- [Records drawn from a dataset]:
· · · · · · ·

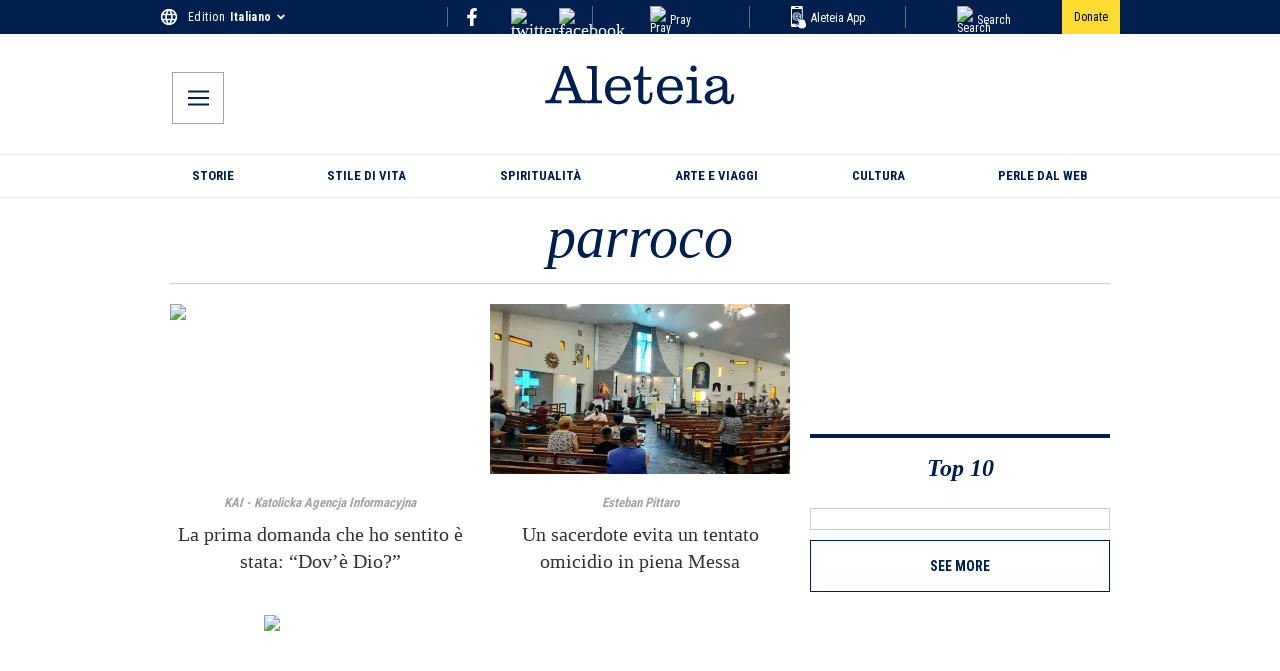

--- FILE ---
content_type: application/javascript; charset=utf-8
request_url: https://it.aleteia.org/_next/static/chunks/app/%5Blocale%5D/tag/%5Bslug%5D/page-e53f83a44f31c101.js
body_size: 243
content:
(self.webpackChunk_N_E=self.webpackChunk_N_E||[]).push([[1018],{62110:(e,s,o)=>{"use strict";o.d(s,{A:()=>r,RequestAds:()=>l});var t=o(95155),i=o(12115);let n={};function r(e){let{premium_ads:s,unit:o,size:r,targeting:l}=e,{id:d}=e;return d=s?d+"-premium":d,(0,i.useEffect)(()=>(googletag.cmd.push(()=>{let e=googletag.defineSlot(o,r,d);e&&(e.addService(googletag.pubads()),Object.entries(l).forEach(s=>{let[o,t]=s;e.setTargeting(o,String(t))}),googletag.display(e),n[d]=e)}),()=>{googletag.cmd.push(()=>{let e=n[d];!e||o.includes("slideshow")||o.includes("interstitial")||(googletag.destroySlots([e]),delete n[d])})}),[d,e,r,l,o]),(0,t.jsx)("div",{id:d,className:"adslot"})}function l(){return(0,i.useEffect)(()=>{"undefined"!=typeof googletag&&googletag.cmd.push(()=>{let e=Object.values(n);void 0!==e&&googletag.pubads().refresh(e)})},[]),null}},83997:(e,s,o)=>{Promise.resolve().then(o.bind(o,60728)),Promise.resolve().then(o.bind(o,62110)),Promise.resolve().then(o.bind(o,6543)),Promise.resolve().then(o.t.bind(o,41660,23)),Promise.resolve().then(o.bind(o,82128)),Promise.resolve().then(o.bind(o,46007)),Promise.resolve().then(o.bind(o,95943)),Promise.resolve().then(o.t.bind(o,32616,23)),Promise.resolve().then(o.bind(o,94549)),Promise.resolve().then(o.t.bind(o,93176,23)),Promise.resolve().then(o.t.bind(o,89953,23)),Promise.resolve().then(o.bind(o,74849)),Promise.resolve().then(o.t.bind(o,66305,23)),Promise.resolve().then(o.bind(o,67200)),Promise.resolve().then(o.t.bind(o,49764,23)),Promise.resolve().then(o.bind(o,47377)),Promise.resolve().then(o.bind(o,67283)),Promise.resolve().then(o.t.bind(o,31286,23)),Promise.resolve().then(o.t.bind(o,83504,23)),Promise.resolve().then(o.bind(o,64707)),Promise.resolve().then(o.bind(o,3809))}},e=>{e.O(0,[2285,4645,838,9135,3965,9436,3454,5251,2995,2530,2512,9208,5239,942,688,2553,2498,4719,2543,350,8441,1255,7358],()=>e(e.s=83997)),_N_E=e.O()}]);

· · · · · · ·

- [The problem]:
Write out again every line above exactly as given; the pictures do not belong in the copy.

- [Answer for this exercise]:
--- FILE ---
content_type: application/javascript; charset=utf-8
request_url: https://it.aleteia.org/_next/static/chunks/app/%5Blocale%5D/tag/%5Bslug%5D/page-e53f83a44f31c101.js
body_size: 243
content:
(self.webpackChunk_N_E=self.webpackChunk_N_E||[]).push([[1018],{62110:(e,s,o)=>{"use strict";o.d(s,{A:()=>r,RequestAds:()=>l});var t=o(95155),i=o(12115);let n={};function r(e){let{premium_ads:s,unit:o,size:r,targeting:l}=e,{id:d}=e;return d=s?d+"-premium":d,(0,i.useEffect)(()=>(googletag.cmd.push(()=>{let e=googletag.defineSlot(o,r,d);e&&(e.addService(googletag.pubads()),Object.entries(l).forEach(s=>{let[o,t]=s;e.setTargeting(o,String(t))}),googletag.display(e),n[d]=e)}),()=>{googletag.cmd.push(()=>{let e=n[d];!e||o.includes("slideshow")||o.includes("interstitial")||(googletag.destroySlots([e]),delete n[d])})}),[d,e,r,l,o]),(0,t.jsx)("div",{id:d,className:"adslot"})}function l(){return(0,i.useEffect)(()=>{"undefined"!=typeof googletag&&googletag.cmd.push(()=>{let e=Object.values(n);void 0!==e&&googletag.pubads().refresh(e)})},[]),null}},83997:(e,s,o)=>{Promise.resolve().then(o.bind(o,60728)),Promise.resolve().then(o.bind(o,62110)),Promise.resolve().then(o.bind(o,6543)),Promise.resolve().then(o.t.bind(o,41660,23)),Promise.resolve().then(o.bind(o,82128)),Promise.resolve().then(o.bind(o,46007)),Promise.resolve().then(o.bind(o,95943)),Promise.resolve().then(o.t.bind(o,32616,23)),Promise.resolve().then(o.bind(o,94549)),Promise.resolve().then(o.t.bind(o,93176,23)),Promise.resolve().then(o.t.bind(o,89953,23)),Promise.resolve().then(o.bind(o,74849)),Promise.resolve().then(o.t.bind(o,66305,23)),Promise.resolve().then(o.bind(o,67200)),Promise.resolve().then(o.t.bind(o,49764,23)),Promise.resolve().then(o.bind(o,47377)),Promise.resolve().then(o.bind(o,67283)),Promise.resolve().then(o.t.bind(o,31286,23)),Promise.resolve().then(o.t.bind(o,83504,23)),Promise.resolve().then(o.bind(o,64707)),Promise.resolve().then(o.bind(o,3809))}},e=>{e.O(0,[2285,4645,838,9135,3965,9436,3454,5251,2995,2530,2512,9208,5239,942,688,2553,2498,4719,2543,350,8441,1255,7358],()=>e(e.s=83997)),_N_E=e.O()}]);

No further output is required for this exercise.